Cox Communications has opened a technology center at the new Desert Pines Boys & Girls Club in east Las Vegas and launched a “re-deployment” of Connect2Compete (C2C), a program that offers discounted high-speed Internet service to qualified low-income families.

Cox made the announcements Tuesday (April 14) at Desert Pines Boys & Girls Club facility, with Michael O’Reilly among the scheduled speakers. 

The Desert Pines Tech Center will feature 15 Dell desktop computers with 20-inch monitors, 4GB memory,1TB hard drive and a Microsoft software package.

“Connecting youth to technology is a core value of Cox Communications, and we are thrilled to see the tremendous momentum with our Connect2Compete program,” said John Wolfe, senior vice president and region manager for Cox’s Southwest Region, in a statement. “Families are recognizing that the Internet is a critical educational resource for today’s students to stay competitive in the classroom.”

Cox, citing Connect Nevada’s 2013 Residential Technology Assessment, said 81% of households in Nevada subscribe to home broadband services, up from 78% in 2010. However home broadband adoption in the state varies across economic and demographic lines -- the adoption rate for low-income households is 55% while for Hispanics it’s 70% and African Americans 82%.

----------------

Problem statement -
Extend the news passage about the Cox Communications tech center and Connect2Compete program, picking up right after its final sentence. The items that come after the passage have no connection to it.

Picture-based spatial items -
----------------

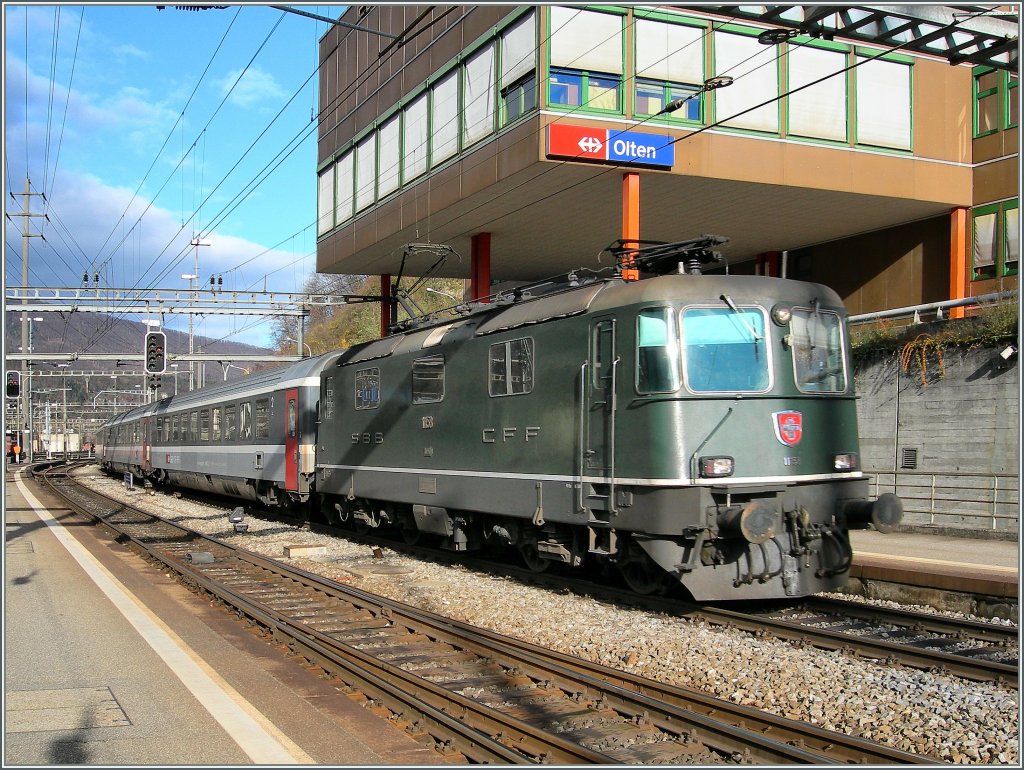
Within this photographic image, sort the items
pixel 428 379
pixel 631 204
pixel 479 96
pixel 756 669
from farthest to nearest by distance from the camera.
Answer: pixel 479 96
pixel 631 204
pixel 428 379
pixel 756 669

----------------

Answer for the task -
To help narrow the Digital Divide, Cox is strengthening its C2C campaign in the “Desert Pines Corridor,” a three square mile area served by nine East Las Vegas schools near the Desert Pines Boys & Girls Club where the Cox Technology Center is opening.

Nationally, nearly 25,000 families, representing 100,000 people, are now connected to the Internet through the company’s Connect2Compete program, Cox said, adding that, across its 18-state footprint, more than 1 million promotional flyers have been distributed to families in 6,500 schools, and more than 500,000 public service announcements have aired on its cross-channel cable network lineup.

Cox said its support of the Connect2Compete program exceeds $20 million since 2012.